UU Nomor 11 Tahun 2006 tentang Pemerintahan Aceh (UUPA) menetapkan mukim sebagai pemerintahan sah di Aceh. Maka harusnya hak kelola kawasan mukim diakui dalam semua kebijakan Pemerintah Aceh dan kabupaten/kota. Namun, sayangnya Rencana Tata Ruang dan Wilayah (RTRW) Aceh yang sedang dibahas oleh DPRA tidak mengakui adanya wilayah kelola mukim, baik hutan, laut, blang, seunebok, krueng dan sebagainya.
Hal ini diungkapkan oleh Ketua Majelis Duek Pakat Mukim (MDPM) Aceh Besar, Mahmud Abdullah dalam diskusi “Peluang dan Tantangan Penguatan Pemerintahan Mukim dalam Tata Hukum Nasional” dengan nara sumber HM. Ali Yakob, Anggota DPR-RI asal Aceh, dan Sanusi M. Syarif SE MPhil, Direktur Yayasan Rumpun Bambu Indonesia Banda Aceh.
Diskusi tersebut diselenggarakan dalam rangka Rapat Kerja Pengurus Duek Pakat Mukim Aceh Besar. Dihadiri oleh lebih kurang 50 Imeum Mukim di Aceh Besar juga dihadiri oleh beberapa perwakilan Lembaga Swadaya Masyarakat yang konsen terhadap penguatan Mukim di Aceh anatara lain YRBI, JKMA Aceh dan Perkumpulan Prodeelat.
Rapat Kerja Majlis Duek Pakat mukim Aceh Besar telah berhasil membahas dan menghasilkan Program Kerja Pengurus Periode 2012-2015 yang fokusnya adalah untuk pencapaian visi Majelis Duek Pakat mukim Aceh Besar “Beusapeu kheun, beusaban Pakan, Tapeuriwang Mukim Meudeelat.”
Dalam diskusi tersebut juga mengemuka beberapa tuntutan para tuha mukim se-Aceh Besar sebagaimana disampaikan oleh Sekretaris MDPM, Asnawi diantaranya:
- Pemerintah Aceh harus segera merealisasikan Anggaran Pendapatan dan Belanja Mukim sebagai bentuk keseriusan pemerintah dalam mengakui keberadaan mukim.
- Pemerintah Kabupaten Aceh Besar harus segera memproses upaya pengakuan kedaulatan mukim atas kawasan hutan sejauh si uro jak wo
- Mukim secara kelembagaan diberi kewenangan yang jelas atas wilayah, harta kekayaan dan sumber daya mukim, penyelenggaraan pemerintahan, dan penegakan adat.

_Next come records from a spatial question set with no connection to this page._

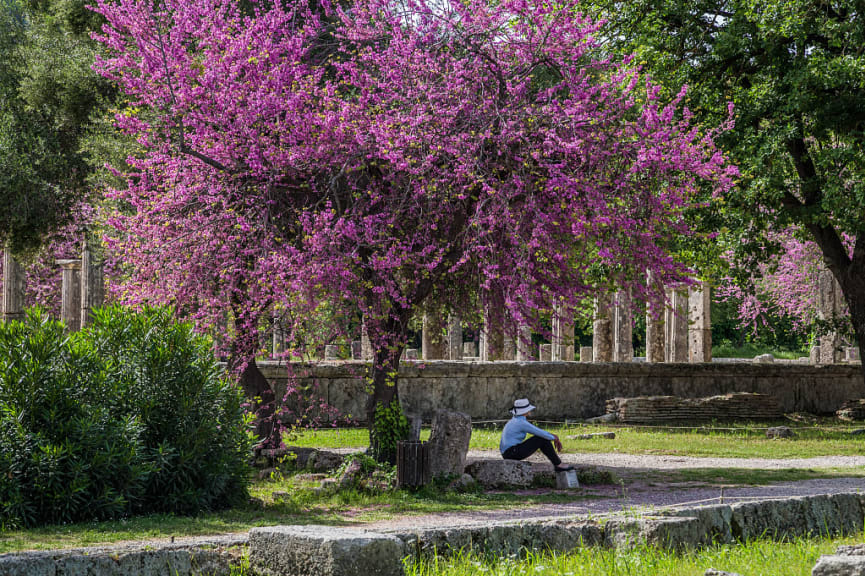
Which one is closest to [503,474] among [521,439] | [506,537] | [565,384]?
[521,439]

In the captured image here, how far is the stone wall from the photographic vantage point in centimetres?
2061

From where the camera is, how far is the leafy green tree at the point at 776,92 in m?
16.7

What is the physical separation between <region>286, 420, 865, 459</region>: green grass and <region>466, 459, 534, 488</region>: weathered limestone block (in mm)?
3693

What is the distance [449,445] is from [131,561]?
261 inches

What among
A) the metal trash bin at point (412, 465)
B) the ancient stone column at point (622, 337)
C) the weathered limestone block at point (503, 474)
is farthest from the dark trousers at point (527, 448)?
the ancient stone column at point (622, 337)

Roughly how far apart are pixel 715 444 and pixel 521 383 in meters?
5.66

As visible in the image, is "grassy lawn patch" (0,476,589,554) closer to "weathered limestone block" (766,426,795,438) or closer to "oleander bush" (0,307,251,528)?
"oleander bush" (0,307,251,528)

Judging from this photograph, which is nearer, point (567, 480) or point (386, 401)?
point (567, 480)

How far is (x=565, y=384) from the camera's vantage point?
22.4 metres

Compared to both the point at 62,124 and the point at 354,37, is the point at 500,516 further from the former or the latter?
the point at 62,124

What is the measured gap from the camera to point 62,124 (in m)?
22.9

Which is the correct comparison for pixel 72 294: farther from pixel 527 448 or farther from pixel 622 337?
pixel 527 448

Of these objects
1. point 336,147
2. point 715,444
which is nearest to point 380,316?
point 336,147

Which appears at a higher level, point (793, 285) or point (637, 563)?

- Pemerintah dan semua pihak terkait wajib memberikan perlindungan atas sumber daya alam mukim (hutan, sungai, bineh pasee, laot, dan lain-lain) dari kegiatan pembangunan dan proyek-proyek ekploitatif yang merusak dan mengancam sumber-sumber penghidupan masyarakat dan berpotensi menimbulkan bencana.
- Haria Peukan dan pengelolaan Pasar Rakyat dalam wilayah mukim harus diserahkan kembali kepada pemerintahan mukim dari pihak pemerintah kecamatan.